I totally agree, sorry66. My point was just that 'horror' as a genre can cross and overlap with other genres.
Anyway, focusing on 'scary movie': ok, it's not a genre, just... a movie that scares the audience (thank you london calling! ). So far we've found many words to express it in Italian: all correct, as far as I can see, though some of them fit only in specific proper contexts.
If we agree that the meaning is 'movie that scares the audience', *film di paura* seems to me the most general term, as well as the most effective in many ways.
Thank you everybody for the enriching thread!


----------



## london calling

Yes, Peg, I still think _film di paura_ as suggested by danalto is the best translation. _Film d'orrore_ (horror film) )  is too specific. If we just use the expression in normal conversation, however, we could translate it different ways, e.g.:

_Alien_ was a really scary movie. Remember that scene when...?
_Alien_ mi ha terrorizzata/mi ha fatto una paura! Ti ricordi la scena in cui...?

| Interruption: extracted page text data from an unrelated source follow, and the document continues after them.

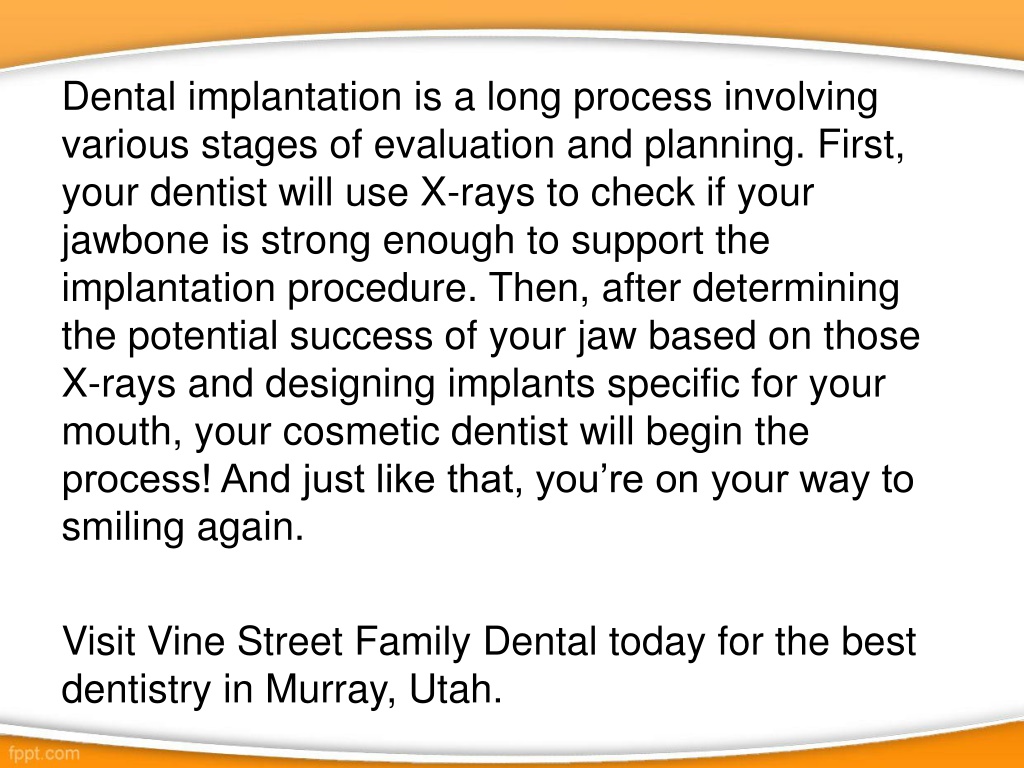 Dental implantation is a long process involving various stages of evaluation and planning. First, your dentist will use X-rays to check if your jawbone is strong enough to support the implantation procedure. Then, after determining the potential success of your jaw based on those X-rays and designing implants specific for your mouth, your cosmetic dentist will begin the process! And just like that, you’re on your way to smiling again.

Visit Vine Street Family Dental today for the best dentistry in Murray, Utah.

fppt.com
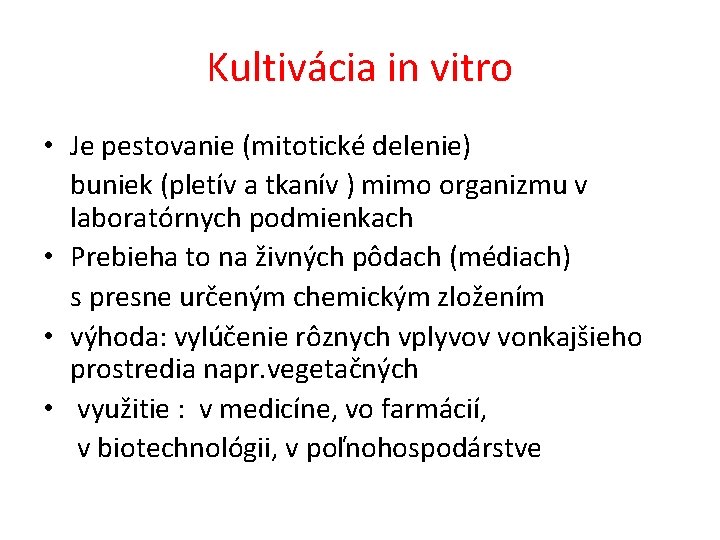 Kultivácia in vitro

• Je pestovanie (mitotické delenie) buniek (pletív a tkanív ) mimo organizmu v laboratórnych podmienkach
• Prebieha to na živných pôdach (médiach) s presne určeným chemickým zložením
• výhoda: vylúčenie rôznych vplyvov vonkajšieho prostredia napr.vegetačných
• využitie : v medicíne, vo farmácií, v biotechnológii, v poľnohospodárstve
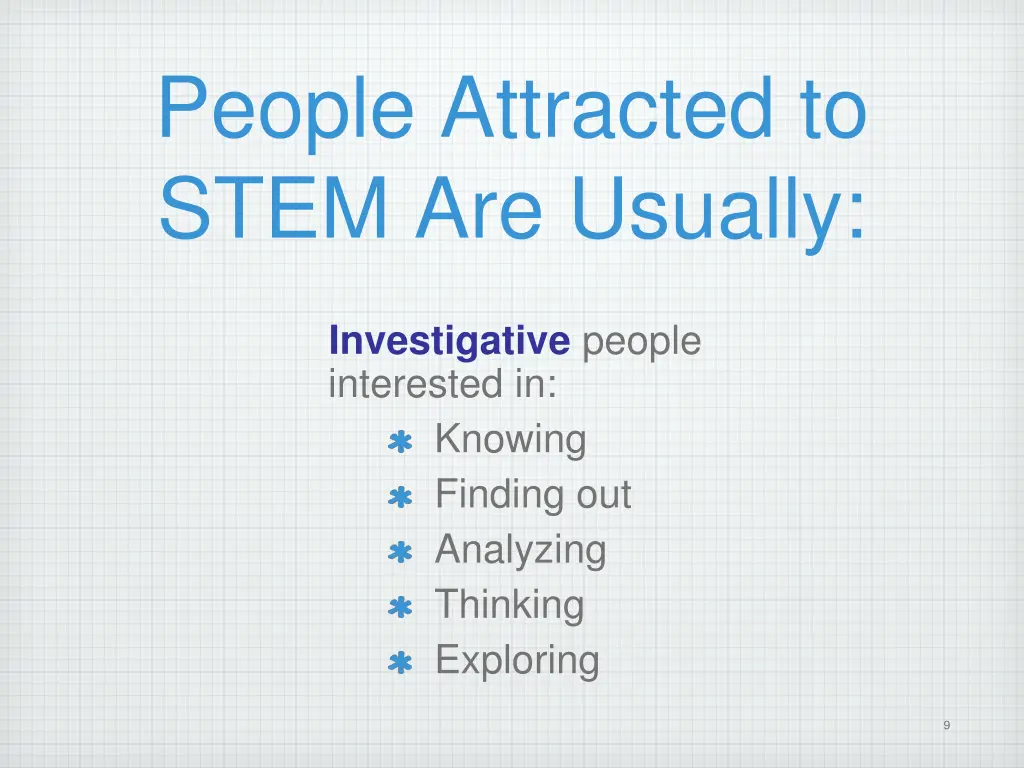 People Attracted to STEM Are Usually:

Investigative people interested in:
* Knowing
* Finding out
* Analyzing
* Thinking
* Exploring

9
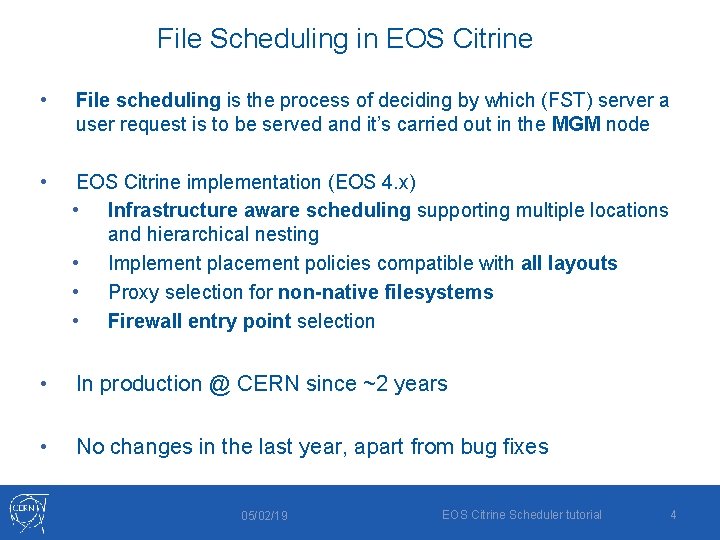 File Scheduling in EOS Citrine

• File scheduling is the process of deciding by which (FST) server a user request is to be served and it's carried out in the MGM node

• EOS Citrine implementation (EOS 4.x)
  • Infrastructure aware scheduling supporting multiple locations and hierarchical nesting
  • Implement placement policies compatible with all layouts
  • Proxy selection for non-native filesystems
  • Firewall entry point selection

• In production @ CERN since ~2 years

• No changes in the last year, apart from bug fixes

CERN

05/02/19

EOS Citrine Scheduler tutorial

4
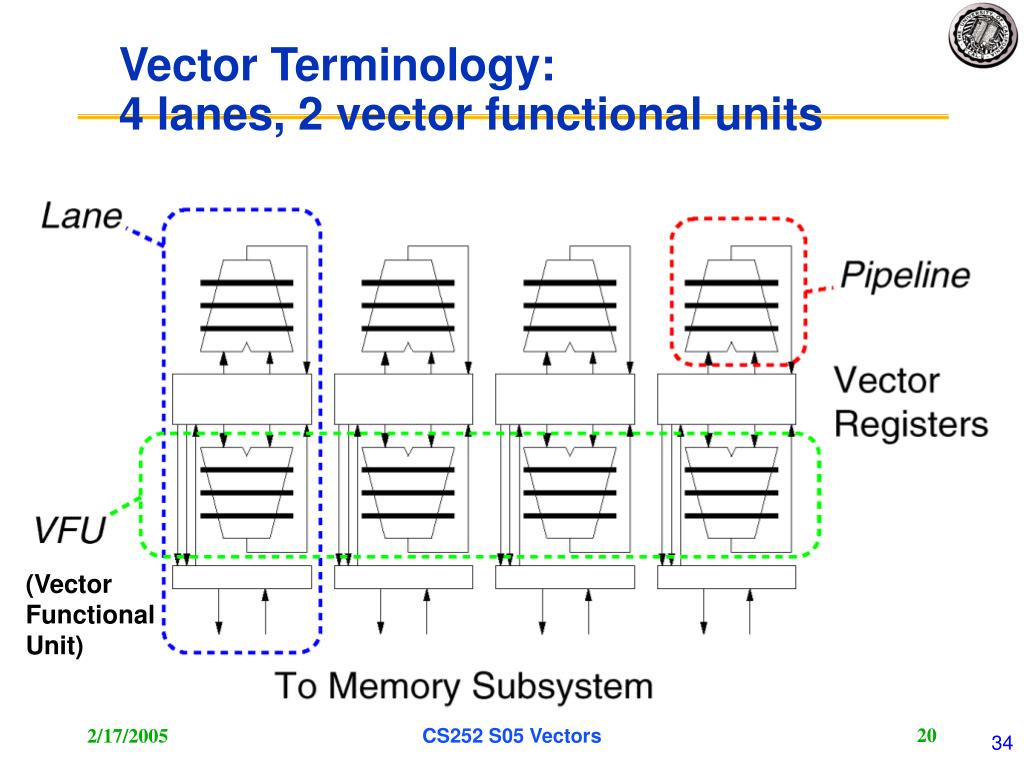 Vector Terminology:
4 lanes, 2 vector functional units

Lane

Pipeline

Vector Registers

VFU

(Vector Functional Unit)

To Memory Subsystem

2/17/2005

CS252 S05 Vectors

20

34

Ovviamente potremmo dire "mi ha fatto cagare sotto" warning:it made me shit my pants) e tutta un'altra serie di cose, ma andremmo decisamente off-topic (e in ogni caso ci sono già dei thread che ne parlano).


----------



## sorry66

Hi,  LC, you seem to be making a distinction between 'scary movie' and 'horror film' which doesn't really exist. 

'Scary' is just more colloquial (see post #19 - it's something that children would say), it's not how film critics would categorise a film.

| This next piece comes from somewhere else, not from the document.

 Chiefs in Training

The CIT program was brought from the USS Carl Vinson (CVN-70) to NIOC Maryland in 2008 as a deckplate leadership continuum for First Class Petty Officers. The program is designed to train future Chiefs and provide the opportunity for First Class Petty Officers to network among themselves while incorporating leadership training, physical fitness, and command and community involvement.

There are, basically, two types of horror film. One with unrealistic _'blood and guts' type_ 'thrills and spills' and the other with more supernatural, spooky sort of horror.


----------



## Mary49

Concordo con "film pauroso"  post#11     http://www.treccani.it/vocabolario/pauroso/      "2. Con valore attivo, che mette, che incute paura: un mostro dall’aspetto p.; un p. precipizio; la parete del monte scendeva con un p. strapiombo; era una notte p.; fu assalito da immagini p.; ".


----------



## london calling

sorry66 said:


> Hi,  LC, you seem to be making a distinction between 'scary movie' and 'horror film' which doesn't really exist.


Yes it does. A _horror film_ is a genre, a scary movie is just ...a scary movie. It's just a desccription or a reference to the _Scary Movie_ parody films I mention above).

_Alien_ is a scary movie, but it isn't a horror film. _Bambi_ is a scary movie (if you're about 6) but it certainly isn't a horror film.

NB:_ Film d'orrore_ is the Italian translation of Horror Film.


----------



## King Crimson

I agree, to me not all "film di paura" (or scary movies) necessarily are horror films. I'm not sure about _Alien_ (I would define it a science fiction-horror film) but a good example of a really scary (but not horror) film would be Profondo Rosso by Dario Argento, an Italian _giallo_ film as described in Wikipedia.


----------



## sorry66

@london calling Films don't always fit into neat categories.
_
Alien_ is a horror film,  as well as a sci-fi film, and an action film.

http://www.timeout.com/london/film/the-100-best-horror-films-alien

A 'scary film' is just an everyday way to describe a film that makes you scared and that's what I've been saying. A horror film (yes, it's a genre)  is supposed to make you scared too, even though something like Hammer and other dated films are more laughable than anything else.

Edit: Cross with KC.


----------



## london calling

Exactly what I've been saying, you mean. You said you thought it could mean 'horror film', which of course it can, but not necessarily.


----------



## bobes

sorry66 said:


> Isn't 'scary movie/film' just a childish way of describing a 'horror film'?






Mary49 said:


> Concordo con "film pauroso"  post#11     http://www.treccani.it/vocabolario/pauroso/      "2. Con valore attivo, che mette, che incute paura: un mostro dall’aspetto p.; un p. precipizio; la parete del monte scendeva con un p. strapiombo; era una notte p.; fu assalito da immagini p.; ".


Grazie


----------



## epoqueepique

what is "un film del brivido" ??

Is it impossible to use spaventoso?

"No country for old men" is a scary movie, "Homeland" is scary, many films are, but they're not horror films...


----------



## london calling

A _film del brivido_ is another way of saying _film d'orrore/film dell'orrore_, according to De Mauro, I quote:

_del brivido_
_loc.agg.inv. CO dell’orrore: racconto, film del brivido_

A horror film.


----------



## epoqueepique

Thank you LC, sorry I was lazy


----------



## bobes

epoqueepique said:


> Is it impossible to use spaventoso?


Puoi anche usare spaventoso, ma in generale spaventoso si riferisce a situazioni del mondo reale. Una scena di un film ovviamente non può essere tale.


----------



## epoqueepique

Grazie mille, bobes. Allora un film, una cosa del mondo reale, non può essere spaventoso...?


----------



## bobes

Il contenuto del film non è reale, il dvd che lo contiene è reale... ma a te non spaventa il dvd, vero?


----------



## epoqueepique

Talvolta mi spaventa la copertina...!


----------



## bobes

epoqueepique said:


> Talvolta mi spaventa la copertina...!


----------